Data for this exercise section start

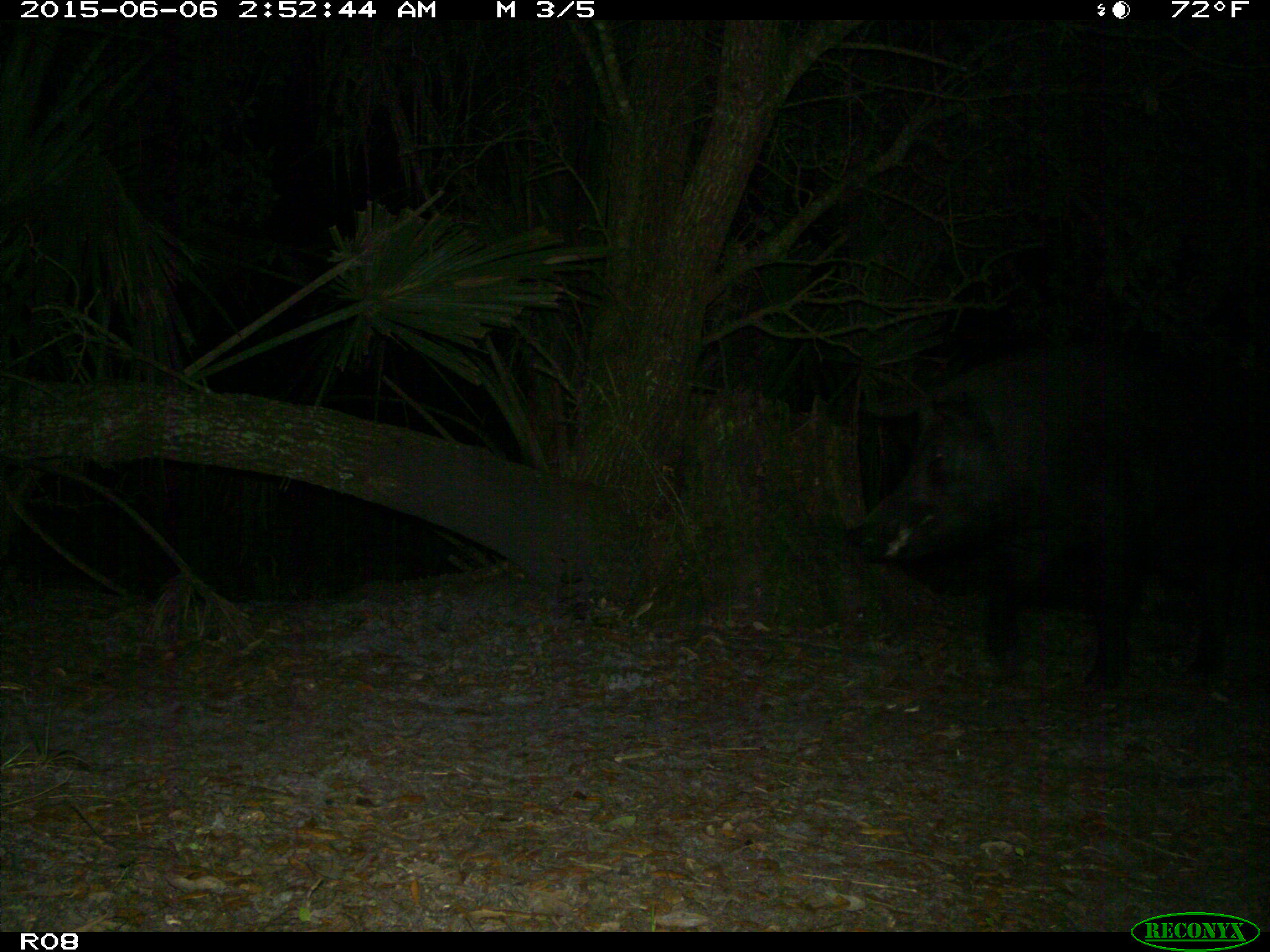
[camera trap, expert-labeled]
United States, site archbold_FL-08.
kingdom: Animalia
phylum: Chordata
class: Mammalia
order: Artiodactyla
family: Suidae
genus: Sus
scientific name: Sus scrofa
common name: wild boar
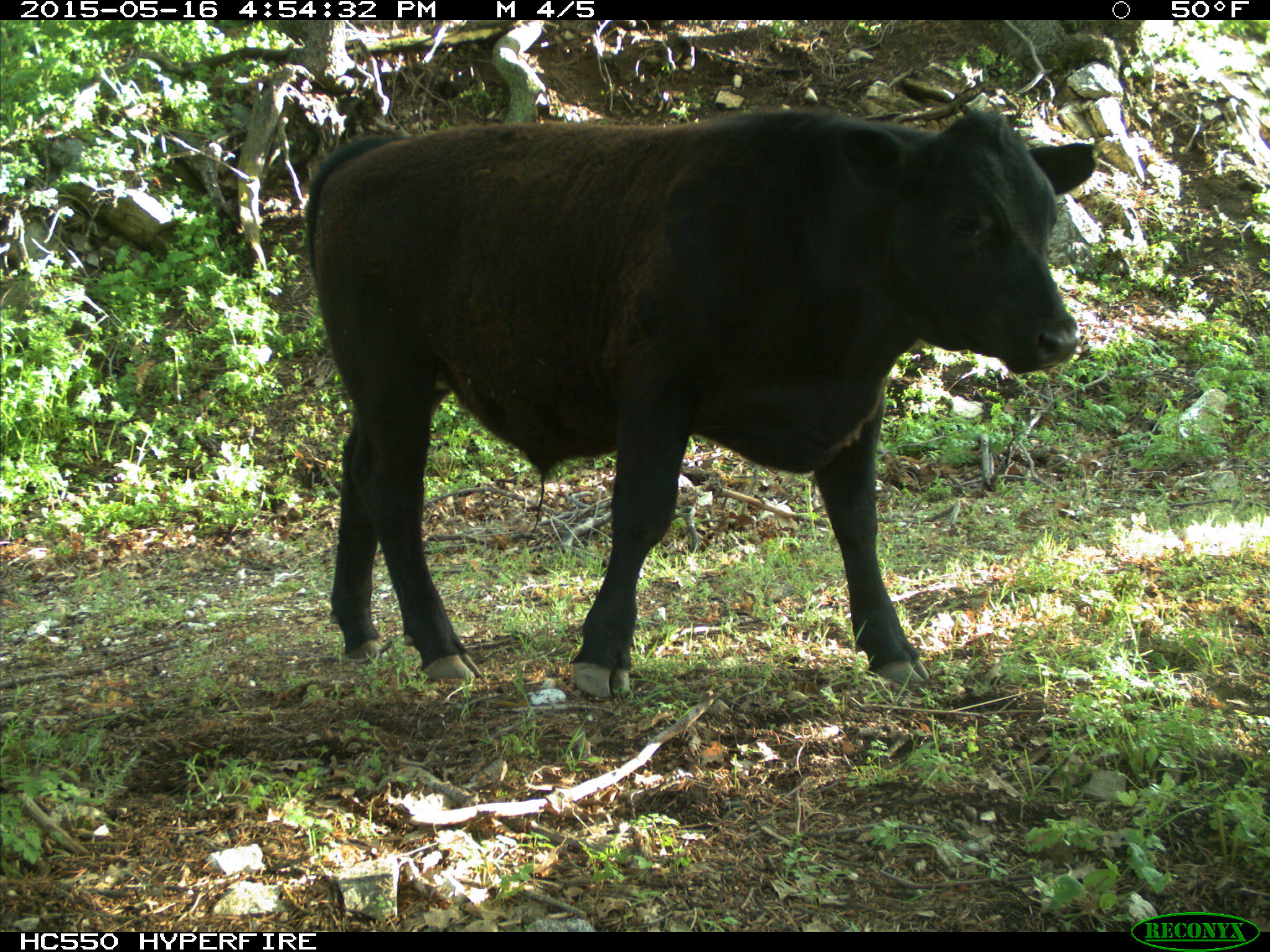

Data for this exercise section end

-- What is needed --
Repeat all entries exactly. Skip the pictures.

-- Solution to this problem --
[camera trap, expert-labeled]
United States, site archbold_FL-08.
kingdom: Animalia
phylum: Chordata
class: Mammalia
order: Artiodactyla
family: Suidae
genus: Sus
scientific name: Sus scrofa
common name: wild boar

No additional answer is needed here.